# Aim
Return each of the items below line for line, changing nothing.

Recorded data
▼▼▼
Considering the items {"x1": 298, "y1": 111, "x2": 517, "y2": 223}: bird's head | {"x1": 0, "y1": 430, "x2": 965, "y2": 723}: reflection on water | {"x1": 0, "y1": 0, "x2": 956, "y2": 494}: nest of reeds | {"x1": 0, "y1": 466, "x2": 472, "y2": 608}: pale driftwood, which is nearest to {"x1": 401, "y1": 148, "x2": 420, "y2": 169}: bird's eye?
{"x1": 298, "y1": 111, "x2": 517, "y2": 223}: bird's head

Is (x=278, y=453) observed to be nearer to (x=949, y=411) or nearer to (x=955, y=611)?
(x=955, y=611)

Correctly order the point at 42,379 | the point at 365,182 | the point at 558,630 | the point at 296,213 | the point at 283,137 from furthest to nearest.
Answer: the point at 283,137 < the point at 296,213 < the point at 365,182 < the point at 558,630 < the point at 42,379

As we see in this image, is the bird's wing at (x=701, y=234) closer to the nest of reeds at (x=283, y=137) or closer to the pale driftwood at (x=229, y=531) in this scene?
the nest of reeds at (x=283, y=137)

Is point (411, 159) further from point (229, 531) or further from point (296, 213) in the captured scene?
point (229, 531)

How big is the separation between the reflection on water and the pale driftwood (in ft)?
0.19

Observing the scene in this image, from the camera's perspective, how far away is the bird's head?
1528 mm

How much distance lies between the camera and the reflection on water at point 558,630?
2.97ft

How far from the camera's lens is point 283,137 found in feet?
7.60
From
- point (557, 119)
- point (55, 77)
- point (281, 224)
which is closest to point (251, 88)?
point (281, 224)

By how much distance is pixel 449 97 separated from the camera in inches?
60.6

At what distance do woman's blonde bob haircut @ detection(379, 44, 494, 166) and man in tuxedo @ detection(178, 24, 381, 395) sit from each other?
▲▲▲
# Result
Considering the items {"x1": 298, "y1": 111, "x2": 517, "y2": 223}: bird's head | {"x1": 0, "y1": 430, "x2": 965, "y2": 723}: reflection on water | {"x1": 0, "y1": 0, "x2": 956, "y2": 494}: nest of reeds | {"x1": 0, "y1": 466, "x2": 472, "y2": 608}: pale driftwood, which is nearest to {"x1": 401, "y1": 148, "x2": 420, "y2": 169}: bird's eye?
{"x1": 298, "y1": 111, "x2": 517, "y2": 223}: bird's head

Is (x=278, y=453) observed to be nearer to (x=949, y=411) or nearer to (x=955, y=611)?
(x=955, y=611)

Correctly order the point at 42,379 | the point at 365,182 | the point at 558,630 | the point at 296,213 | the point at 283,137 from furthest to nearest.
Answer: the point at 283,137 < the point at 296,213 < the point at 365,182 < the point at 558,630 < the point at 42,379

As we see in this image, is the bird's wing at (x=701, y=234) closer to the nest of reeds at (x=283, y=137) or closer to the pale driftwood at (x=229, y=531) in this scene?
the nest of reeds at (x=283, y=137)

Is point (411, 159) further from point (229, 531) or further from point (296, 213) in the captured scene?
point (229, 531)

How big is the separation between the reflection on water and the pale driftwood (in ft)?
0.19

Observing the scene in this image, from the camera's perspective, how far away is the bird's head?
1528 mm

How much distance lies between the camera and the reflection on water at point 558,630?
2.97ft

How far from the camera's lens is point 283,137 found in feet?
7.60
From
- point (557, 119)
- point (55, 77)
- point (281, 224)
which is closest to point (251, 88)?
point (281, 224)

By how much distance is pixel 449 97 separated from the camera in inches?
60.6

At what distance do woman's blonde bob haircut @ detection(379, 44, 494, 166) and man in tuxedo @ detection(178, 24, 381, 395) sit from each other?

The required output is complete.